Saint-Michel, la bataille des chiffonniers

“Hé Michel, cette robe irait avec mon gros ventre? – A merveille ma puce !” répond-il en écartant le tissu le long du ventre de sa cliente. Michel, c'est l'ancien du marché, “ma mère était marchande, j'ai grandi ici, ça fait 45 ans que je vends et je m’entends avec tout le monde".
Michel a appris à parler arabe et bulgare. Une nécessité dans une brocante où l’on négocie dans plus de 5 langues différentes. Trois fois par semaine, au pied de la basilique gothique de Saint-Michel, une quarantaine de vendeurs déballent et remballent leurs marchandises. Une brocante rien de plus normale penserait-on. Sa particularité ? La répartition de l’espace entre les marchands. En haut, les Français. Au centre, les Arabes et les Africains. En bas, les Bulgares, Roumains et quelques Russes. Cette répartition géographique révèle l’histoire de la brocante de Saint-Mich' et les tensions existantes.


“Bulgaria ? Caput !"
Derrière son étal, Georgina ou Zeineb en turc, fait tourner sa longue jupe sur le rythme de l'accordéon que joue son mari. Sa fille et sa soeur l'observent en rigolant. Il y a 4 ans, Georgina et sa famille ont quitté Plovdiv, deuxième plus grande ville de Bulgarie, car sans emploi la vie devenait trop cher. Ils sont Tsiganes musulmans, comme la majorité des roms en Bulgarie. Une communauté durement frappée par le chômage et la pauvreté : "Bulgaria ? Caput!" résume simplement le mari de Georgina. Une dizaine de familles Tsiganes vendent sur le marché de Saint-Michel. "Je connais ceux qui vendent autour de moi, on s'aide, il y a beaucoup de Bulgares, de Roumains et de Russes aussi" confie Georgina, "mais les autres, les Français, on parle pas beaucoup... C'est couçi couça".
La barrière de la langue et les préjugés nourrissent cette division entre les marchands. "Ces gens de l'Est sont arrivés dans le marché il y a environ 6 ans. Au début, c'était difficile de se comprendre, ils vendaient à la sauvette. Puis, des associations les ont aidé à obtenir le régime d'auto-entrepreneur" explique Michel, l'ancien du marché. Georgina comme les autres marchands, paie son emplacement et des taxes proportionnelles à son chiffre d'affaire.

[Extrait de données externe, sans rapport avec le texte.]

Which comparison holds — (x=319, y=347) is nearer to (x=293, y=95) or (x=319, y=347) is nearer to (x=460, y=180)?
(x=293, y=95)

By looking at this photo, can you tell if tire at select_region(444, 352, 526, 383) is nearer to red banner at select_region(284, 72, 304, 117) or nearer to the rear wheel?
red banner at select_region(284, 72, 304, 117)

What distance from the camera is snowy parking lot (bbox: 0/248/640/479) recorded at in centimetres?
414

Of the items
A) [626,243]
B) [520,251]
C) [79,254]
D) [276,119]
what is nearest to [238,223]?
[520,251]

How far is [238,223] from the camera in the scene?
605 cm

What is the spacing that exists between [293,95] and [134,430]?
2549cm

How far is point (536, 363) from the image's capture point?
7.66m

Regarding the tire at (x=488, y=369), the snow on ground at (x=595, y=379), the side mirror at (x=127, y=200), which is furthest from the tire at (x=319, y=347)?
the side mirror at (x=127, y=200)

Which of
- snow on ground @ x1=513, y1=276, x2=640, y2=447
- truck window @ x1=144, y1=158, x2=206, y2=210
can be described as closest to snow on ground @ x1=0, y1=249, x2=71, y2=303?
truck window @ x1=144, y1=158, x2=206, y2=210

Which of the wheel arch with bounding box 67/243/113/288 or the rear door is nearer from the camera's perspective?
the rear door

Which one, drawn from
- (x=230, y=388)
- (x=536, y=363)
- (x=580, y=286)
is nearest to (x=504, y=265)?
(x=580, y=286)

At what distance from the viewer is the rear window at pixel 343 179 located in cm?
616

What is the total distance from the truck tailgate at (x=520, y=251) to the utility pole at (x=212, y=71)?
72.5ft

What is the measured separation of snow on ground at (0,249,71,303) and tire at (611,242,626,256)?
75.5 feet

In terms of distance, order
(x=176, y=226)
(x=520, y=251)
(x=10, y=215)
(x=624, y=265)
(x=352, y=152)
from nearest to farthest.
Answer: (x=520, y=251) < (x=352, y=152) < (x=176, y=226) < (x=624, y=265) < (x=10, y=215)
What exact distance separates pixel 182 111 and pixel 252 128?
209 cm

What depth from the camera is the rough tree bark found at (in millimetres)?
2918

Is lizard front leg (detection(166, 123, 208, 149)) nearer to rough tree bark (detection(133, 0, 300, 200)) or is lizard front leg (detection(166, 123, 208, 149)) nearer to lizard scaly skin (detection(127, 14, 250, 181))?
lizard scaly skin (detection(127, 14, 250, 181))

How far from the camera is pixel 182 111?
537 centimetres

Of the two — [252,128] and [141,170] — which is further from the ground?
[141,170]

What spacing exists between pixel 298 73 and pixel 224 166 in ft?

Le rêve de Georgina ? Gagner assez d'argent pour vivre dans une plus grande maison, "Incha'Allah" souffle-t-elle en levant ses grands yeux vers le ciel. Mais vendre des babioles dans la brocante lui rapporte à peine de quoi manger.
“Donner une belle image de la brocante"
Plus haut dans le marché, Sylvie vend des bonnets et autres accessoires pour l'hiver depuis 24 ans. "J'essaie de vendre une marchandise de qualité qui provient de déstockages contrairement à eux (les marchands du bas) qui récupèrent dans les poubelles." Sylvie est l'une des rares femmes à vendre dans la brocante. "Il faut s'imposer, parfois il y a des tensions entre nous, un type qui ne gare pas bien son véhicule et qui m'empêche de déballer par exemple."
Sa relation avec les marchands venus de l'Est est quasi inexistante, Sylvie "ne parle pas avec ces gens même si certains se sont intégrés". Elle estime qu'ils ne donnent pas une image positive de la brocante de Saint-Michel. "Moi, je suis les instructions de la mairie, je soigne mes étals pour attirer le client et donner une belle image de la brocante" dit-elle en vendant une paire de gant, "maintenant la clientèle aisée ne veut plus venir à cause des mendiants, des pickpockets et des vendeurs à la sauvette". Ceci-dit, ce jour là, une seule mendiante et une vendeuse à la sauvette cachée derrière le parvis de l'église sont présentes.
"Certains marchands ne s'entendent pas avec les nouveaux de l'Est car il y a une forte différence culturelle, on ne vend pas de la même façon" théorise Michel. Sylvie, comme quelques marchands, veut que le quartier Saint-Michel s'embourgeoise pour attirer une clientèle huppée. Pourtant, Sylvie tout comme Michel arrivent à vivre de leur activité.
A la brocante de Saint-Michel, les revenus des vendeurs varient. L'emplacement est un facteur essentiel. Les meilleures places sont attribuées en fonction de l'ancienneté. Sinon, il faut se lever tôt. "Pour vendre faut un peu se battre !" résume Sylvie.